All or Nothing: The Arcade challenges provide an example: either you achieve the objective and you gain Kudos (the higher the difficulty, the higher is the Kudos quantity received), or you go home with nuthin'.
All In The Manual: The manuals for 3 and 4 are chock of infos about the game, but the former is more comprehensive: it even goes as far to talk about the huge soundtrack, with even a few examples from each playlist.
Disc One Nuke: In 4, Quick Race mode and the Driving Test will give you all of the hundreds of cars in the game right off the bat, so you can test them all and find the ones that fit your style... And even test out the Ferrari F50 GT.
Dynamic Difficulty: On normal and hard difficulty, beating the AI will be nearly impossible if you mess up too much in career mode.
Rubber Band A.I.: On the other hand, you have to be nearly perfect to beat most of the AI in higher difficulty if you want to win the races.
Driving Test: The Michelin Test track for trying out any car in PGR4. From the straightforward oval circuit to the Ultimate Test, the player can measure any of the cars and bikes in the game (in this mode, all of the vehicles in the game are available from the very beginning) in three tests: a time trial in any of the five layouts of the test track, a speed run in the oval circuit, and a solo drift contest.
Cool Car: The A car class breathes this trope. Nothing else than non-road-legal race cars and hypercars. If you ever race in this class, get ready to see a free-for-all brawl of badass race cars to see who's the best on the track.
Infinity–1 Sword: In 3, the Mclaren F1 LM, the Mercedes-Benz CLK-GTR Supersport and the Panoz Esperante GTR-1 are this to the godlike Ferrari F50 GT.
Killer App: 3 was definitely one of them at the launch of the Xbox 360. 4 could've been one of them, if it wasn't for Forza Motorsport 2, which has exited at around the same time as PGR4 and stripped the killer app title from the game.
Level Editor: 3 interpreted it in a different way: there is a special mode called "Route Creator" where the player is able to create his own circuit by putting checkpoints in the various roads in the 4 main scenarios of the game (London, Las Vegas, Tokyo, New York City).

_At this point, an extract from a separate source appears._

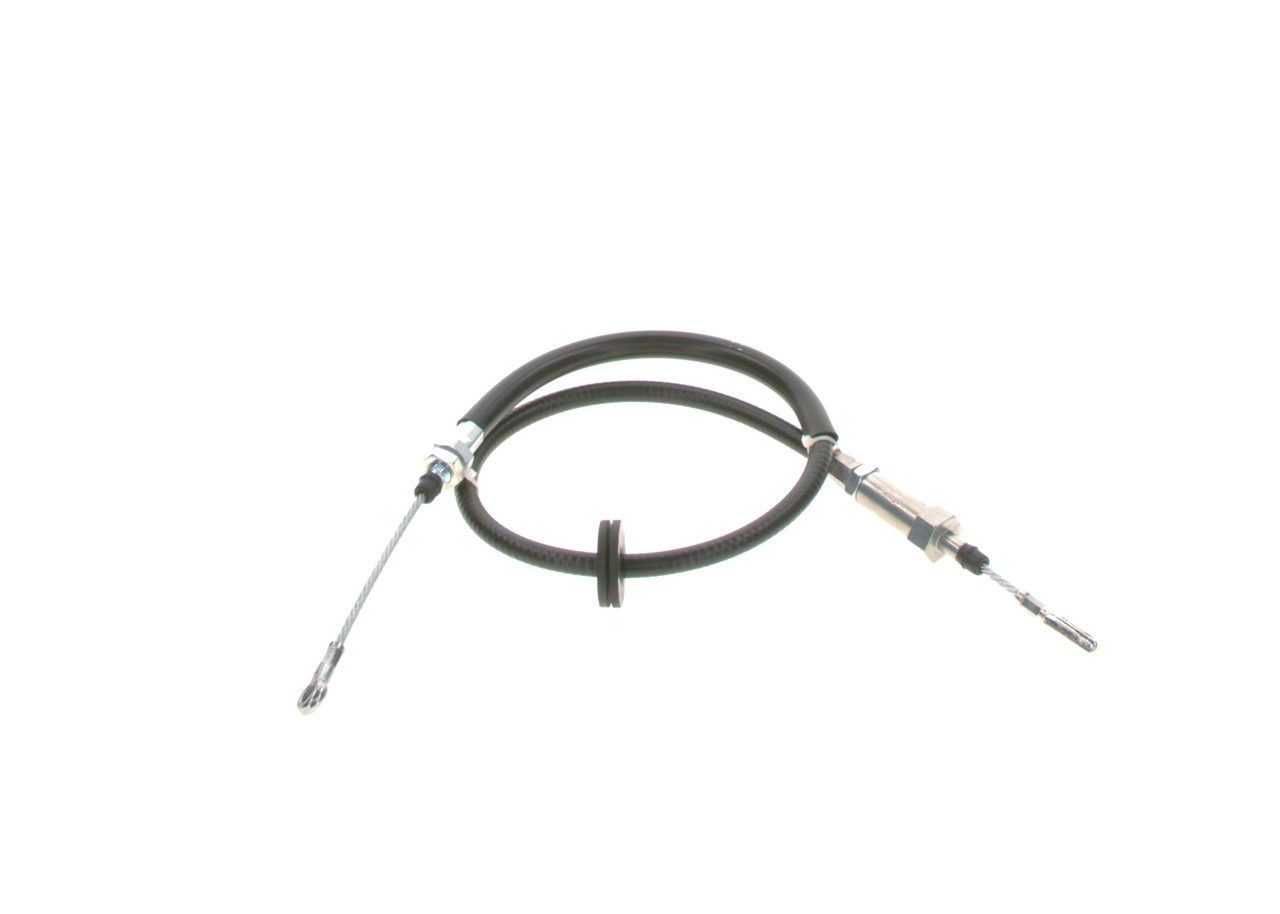 Cable Pull, parking brake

Fixed in 4. The championships in the Career mode can net you several thousands of Kudos, and in some cases, you earn enough Kudos to buy certain car packs containing a set amount of cars including the Ferrari FXX, Lamborghini Murcielago, and even a FREAKING Mclaren F1!
Loads and Loads of Characters: In PGR4, the AI on career mode have human names, and they all have different personalities: some are more aggressive and concentrate on pulling out tricks to get more Kudos, others are more focused on true racing.
While the Project Gotham Racing didn't contain as much cars as Gran Turismo and Forza had, PGR4 managed to make wade variety of car production years with more than 130 cars from the 1950s to 2008.
Alot of these cars have yet to see an appearance in most sim racing games.
Nintendo Hard: Platinum difficulty. Oh god: in this difficulty setting, the AI will always be on the back of your neck, and the objectives in solo challenges require nigh-inhuman skills to beat. The latter example is much stronger in 3: in style challenges (where you have to gain a determined amount of Kudos with certain moves to win), in Gold difficulty you sometimes have to reach a few thousand Kudos, but not that much to be Nintendo Hard. In Platinum? You have to beat an objective which is FROM 3 TO 10 TIMES BIGGER than the Gold difficulty one!
Racing Game: Well this is Project Gotham Racing after all.
Rare Vehicles: The Caparo T1 in 4. The thing is a street-legal Formula One car, basically. Only 25 are churned out a year. As of 2012, only 16 have been sold.
Reality Is Unrealistic: Almost every game in this series warned players that the depictions of the game is unrealistic despite the fact that each game showed semi-realism such as breaking for turns instead of speed-turns, etc.
Scenery Porn: The city buildings in PGR4 look absolutely stunning even by today's standards.
3 and 4 both detain a Guinness World Record: "Most Complex Scenery in a Racing Game", with New York City. Just the Brooklyn Bridge ranks up at over a million polygons and an half.